Bei der GmbH besteht hingegen mehr Gestaltungsfreiheit, da der Gesellschaftsvertrag im Hinblick auf das Verhältnis der Gesellschafter untereinander ergänzende Regelungen enthalten kann und eine dem § 23 Abs. 5 AktG vergleichbare Vorschrift im GmbHG fehlt. Aber auch im GmbHG finden sich zwingende Regeln über das Innenverhältnis, beispielsweise § 51a Abs. 3 GmbHG.
Wenn die Gesellschafter bei der Schaffung des Gesellschaftsvertrages die objektiv-rechtlichen Grenzen der Gestaltungsfreiheit (Vertragsfreiheit) überschritten haben, kann eine Wirksamkeitskontrolle nach §§ 134, 138 BGB stattfinden, die zu Feststellung der Unwirksamkeit der entsprechenden Vertragsteile führen kann.[4]
51
Eine zulässige Formenvermischung kann dadurch erreicht werden, dass eine Aktiengesellschaft oder GmbH Gesellschafterin einer Personenhandelsgesellschaft wird, wie das etwa bei der GmbH & Co. KG der Fall ist (die GmbH ist dabei persönlich haftende Gesellschafterin der Kommanditgesellschaft).
52
Lösung zu Fall 3:
Die von A, B und C vorgesehene Gesellschaftsform ist im Gesetz nicht geregelt. Es handelt sich vielmehr um eine vom Gesetzgeber bisher nicht übernommene Neuschöpfung. Im Gesellschaftsrecht gibt es nur eine beschränkte Zahl von Gesellschaftsformen, unter denen die Gründer einer Gesellschaft wählen können (numerus clausus). Die Gesellschafter können also nur eine der vom Gesetzgeber angebotenen Rechtsformen auswählen; sie dürfen keine neuen Gesellschaftsformen erfinden und zur Grundlage ihrer Vereinbarung machen.
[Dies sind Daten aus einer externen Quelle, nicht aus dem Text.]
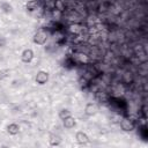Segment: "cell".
Here are the masks:
<instances>
[{"mask_svg":"<svg viewBox=\"0 0 148 148\" xmlns=\"http://www.w3.org/2000/svg\"><path fill=\"white\" fill-rule=\"evenodd\" d=\"M47 38H49V35L45 30L40 29L38 30L35 35H34V43L37 44V45H44L46 42H47Z\"/></svg>","mask_w":148,"mask_h":148,"instance_id":"obj_1","label":"cell"},{"mask_svg":"<svg viewBox=\"0 0 148 148\" xmlns=\"http://www.w3.org/2000/svg\"><path fill=\"white\" fill-rule=\"evenodd\" d=\"M35 81L39 86L45 84L49 81V73L45 72V71H38L37 74H36V76H35Z\"/></svg>","mask_w":148,"mask_h":148,"instance_id":"obj_2","label":"cell"},{"mask_svg":"<svg viewBox=\"0 0 148 148\" xmlns=\"http://www.w3.org/2000/svg\"><path fill=\"white\" fill-rule=\"evenodd\" d=\"M134 127H135V125H134L133 120H131V119H128V118L121 119V121H120V128H121L124 132H131V131L134 130Z\"/></svg>","mask_w":148,"mask_h":148,"instance_id":"obj_3","label":"cell"},{"mask_svg":"<svg viewBox=\"0 0 148 148\" xmlns=\"http://www.w3.org/2000/svg\"><path fill=\"white\" fill-rule=\"evenodd\" d=\"M34 51L31 50V49H25V50H23V52L21 53V60L23 61V62H25V64H29V62H31L32 61V59H34Z\"/></svg>","mask_w":148,"mask_h":148,"instance_id":"obj_4","label":"cell"},{"mask_svg":"<svg viewBox=\"0 0 148 148\" xmlns=\"http://www.w3.org/2000/svg\"><path fill=\"white\" fill-rule=\"evenodd\" d=\"M98 111V106L95 104V103H88L86 106H84V113L88 116V117H92L97 113Z\"/></svg>","mask_w":148,"mask_h":148,"instance_id":"obj_5","label":"cell"},{"mask_svg":"<svg viewBox=\"0 0 148 148\" xmlns=\"http://www.w3.org/2000/svg\"><path fill=\"white\" fill-rule=\"evenodd\" d=\"M75 140H76V142H77L79 145H87V143L89 142V136H88L84 132L79 131V132H76V134H75Z\"/></svg>","mask_w":148,"mask_h":148,"instance_id":"obj_6","label":"cell"},{"mask_svg":"<svg viewBox=\"0 0 148 148\" xmlns=\"http://www.w3.org/2000/svg\"><path fill=\"white\" fill-rule=\"evenodd\" d=\"M68 30L73 35H81V34H83V25L81 23H72L69 25Z\"/></svg>","mask_w":148,"mask_h":148,"instance_id":"obj_7","label":"cell"},{"mask_svg":"<svg viewBox=\"0 0 148 148\" xmlns=\"http://www.w3.org/2000/svg\"><path fill=\"white\" fill-rule=\"evenodd\" d=\"M62 124H64V127H65V128L71 130V128L75 127L76 120H75V118L72 117V114H71V116H68V117H66V118L62 119Z\"/></svg>","mask_w":148,"mask_h":148,"instance_id":"obj_8","label":"cell"},{"mask_svg":"<svg viewBox=\"0 0 148 148\" xmlns=\"http://www.w3.org/2000/svg\"><path fill=\"white\" fill-rule=\"evenodd\" d=\"M7 132H8L9 135H16L20 132V126L17 124H15V123H12V124H9L7 126Z\"/></svg>","mask_w":148,"mask_h":148,"instance_id":"obj_9","label":"cell"},{"mask_svg":"<svg viewBox=\"0 0 148 148\" xmlns=\"http://www.w3.org/2000/svg\"><path fill=\"white\" fill-rule=\"evenodd\" d=\"M38 6H39L38 0H30V1L27 2L25 8H27V10H29V12H34V10H36V9L38 8Z\"/></svg>","mask_w":148,"mask_h":148,"instance_id":"obj_10","label":"cell"},{"mask_svg":"<svg viewBox=\"0 0 148 148\" xmlns=\"http://www.w3.org/2000/svg\"><path fill=\"white\" fill-rule=\"evenodd\" d=\"M74 58H75L79 62H81V64H86V62H88V60H89L88 56L84 54L83 52H77V53H75V54H74Z\"/></svg>","mask_w":148,"mask_h":148,"instance_id":"obj_11","label":"cell"},{"mask_svg":"<svg viewBox=\"0 0 148 148\" xmlns=\"http://www.w3.org/2000/svg\"><path fill=\"white\" fill-rule=\"evenodd\" d=\"M49 143H50V146H53V147L59 146V145L61 143V138H60L59 135L52 134V135L50 136V139H49Z\"/></svg>","mask_w":148,"mask_h":148,"instance_id":"obj_12","label":"cell"},{"mask_svg":"<svg viewBox=\"0 0 148 148\" xmlns=\"http://www.w3.org/2000/svg\"><path fill=\"white\" fill-rule=\"evenodd\" d=\"M59 118L62 120L64 118H66V117H68V116H71V111L68 110V109H61L60 111H59Z\"/></svg>","mask_w":148,"mask_h":148,"instance_id":"obj_13","label":"cell"},{"mask_svg":"<svg viewBox=\"0 0 148 148\" xmlns=\"http://www.w3.org/2000/svg\"><path fill=\"white\" fill-rule=\"evenodd\" d=\"M8 74H9V71H8V69L0 71V80H2V79H5V77H7V76H8Z\"/></svg>","mask_w":148,"mask_h":148,"instance_id":"obj_14","label":"cell"},{"mask_svg":"<svg viewBox=\"0 0 148 148\" xmlns=\"http://www.w3.org/2000/svg\"><path fill=\"white\" fill-rule=\"evenodd\" d=\"M79 82H80V86H83V87H86L87 83H88V81H87L86 77H81V79L79 80Z\"/></svg>","mask_w":148,"mask_h":148,"instance_id":"obj_15","label":"cell"}]
</instances>
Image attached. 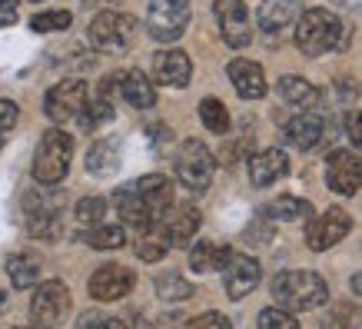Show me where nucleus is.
Here are the masks:
<instances>
[{
    "instance_id": "7c9ffc66",
    "label": "nucleus",
    "mask_w": 362,
    "mask_h": 329,
    "mask_svg": "<svg viewBox=\"0 0 362 329\" xmlns=\"http://www.w3.org/2000/svg\"><path fill=\"white\" fill-rule=\"evenodd\" d=\"M199 120H203V127H206L209 133L223 137V133L230 130V110H226V103H220L216 97H206L199 103Z\"/></svg>"
},
{
    "instance_id": "9b49d317",
    "label": "nucleus",
    "mask_w": 362,
    "mask_h": 329,
    "mask_svg": "<svg viewBox=\"0 0 362 329\" xmlns=\"http://www.w3.org/2000/svg\"><path fill=\"white\" fill-rule=\"evenodd\" d=\"M213 13H216V23H220V33H223V40H226V47L243 50V47L252 44L250 11H246L243 0H216Z\"/></svg>"
},
{
    "instance_id": "f257e3e1",
    "label": "nucleus",
    "mask_w": 362,
    "mask_h": 329,
    "mask_svg": "<svg viewBox=\"0 0 362 329\" xmlns=\"http://www.w3.org/2000/svg\"><path fill=\"white\" fill-rule=\"evenodd\" d=\"M273 296L289 313H309V309H319L326 303L329 286L316 270H286V273H276Z\"/></svg>"
},
{
    "instance_id": "39448f33",
    "label": "nucleus",
    "mask_w": 362,
    "mask_h": 329,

Da A, B und C eine vom Gesetzgeber nicht zugelassene Gesellschaftsform, nämlich eine Handelsgesellschaft auf Einlagen, vereinbaren wollten, kann es nicht zu einer wirksamen Gesellschaftsgründung kommen.
53
Lösung zu Fall 4:
Das Gesetz sieht für die Kommanditgesellschaft keinen Aufsichtsrat oder Beirat vor. Bei Personengesellschaften ist im Rahmen der Vertragsfreiheit der Spielraum jedenfalls für die Ausgestaltung des Innenverhältnisses relativ groß. Deshalb bestehen keine Bedenken, im Rahmen der Gestaltungsfreiheit der Kommanditgesellschaft durch die Schaffung eines solchen Gremiums eine von der üblichen Gestaltung abweichende Struktur zu geben. Die Schaffung eines Aufsichtsrats oder Verwaltungsrates, der für die vielen Kommanditisten die Kontrollrechte wahrnehmen soll, ist also zulässig.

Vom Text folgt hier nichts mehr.